-- Text section start --

HTTP/3 discovery typically uses Alternative Services (Alt-Svc). Servers advertise HTTP/3 availability through an Alt-Svc response header or ALTSVC frame in HTTP/2. Clients then establish a QUIC connection to the advertised endpoint while maintaining the existing HTTP/1.1 or HTTP/2 connection as a fallback.

HTTP/2 ALPN Negotiation:
ClientHello:
  Supported protocols: h2, http/1.1

ServerHello:
  Selected protocol: h2

HTTP/3 Discovery via Alt-Svc:
HTTP/1.1 Response:
Alt-Svc: h3=":443"; ma=3600

Client attempts QUIC connection to example.com:443
If successful, subsequent requests use HTTP/3
If QUIC blocked, falls back to HTTP/1.1 or HTTP/2

Server Push

HTTP/2 introduced server push, allowing servers to send resources before clients request them. Servers send PUSH_PROMISE frames to notify clients of pushed resources, followed by response headers and data on new streams. Clients can reject pushes with RST_STREAM if resources are already cached.

Server push aims to eliminate round trips for predictable resource dependencies. When serving HTML that references CSS and JavaScript files, servers can push those resources immediately rather than waiting for the client to parse HTML and request them. However, push requires careful cache awareness - pushing already-cached resources wastes bandwidth.

HTTP/3 initially included server push but removed it in RFC 9114 due to limited adoption and implementation complexity. Servers can achieve similar results using Link headers with rel=preload, informing browsers of critical resources without actually pushing data.

# HTTP/2 server push sequence
# Client requests /index.html

# Server sends:
HEADERS (stream 1) - response to /index.html request
PUSH_PROMISE (stream 1, promised stream 2) - /style.css
PUSH_PROMISE (stream 1, promised stream 4) - /script.js
DATA (stream 1) - HTML content
HEADERS (stream 2) - response headers for /style.css
DATA (stream 2) - CSS content
HEADERS (stream 4) - response headers for /script.js
DATA (stream 4) - JS content

# Client receives all resources without additional requests
# If client already had /style.css cached:
RST_STREAM (stream 2) - reject the push

Prioritization Strategies

HTTP/2 prioritization uses dependency trees where streams can depend on others. Each stream has a weight (1-256) determining bandwidth share among siblings. Browsers construct prioritization trees reflecting resource importance - critical rendering path resources receive higher priority.

Stream dependencies form a tree structure. When creating a stream, clients specify a parent stream ID and whether the new stream is exclusive. Exclusive dependencies insert the new stream between parent and children, making existing children depend on the new stream. This allows dynamic priority adjustments as new requests are made.

HTTP/3 abandoned HTTP/2's dependency-based prioritization due to implementation complexity and limited server support. RFC 9218 defines an extensible priority scheme using PRIORITY_UPDATE frames and Priority header fields. Clients indicate urgency (0-7) and incremental (boolean) parameters, providing simpler priority semantics.

-- Text section end --
-- Information provided start --

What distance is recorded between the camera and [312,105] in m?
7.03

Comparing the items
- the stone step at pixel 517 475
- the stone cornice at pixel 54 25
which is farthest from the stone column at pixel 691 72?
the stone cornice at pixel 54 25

-- Information provided end --

= Exercise =
Reproduce word for word the passage of the HTTP text above that begins with the words containing "Prioritization Strategies" and ends with "receive higher priority.".

= Result for this task =
Prioritization Strategies

HTTP/2 prioritization uses dependency trees where streams can depend on others. Each stream has a weight (1-256) determining bandwidth share among siblings. Browsers construct prioritization trees reflecting resource importance - critical rendering path resources receive higher priority.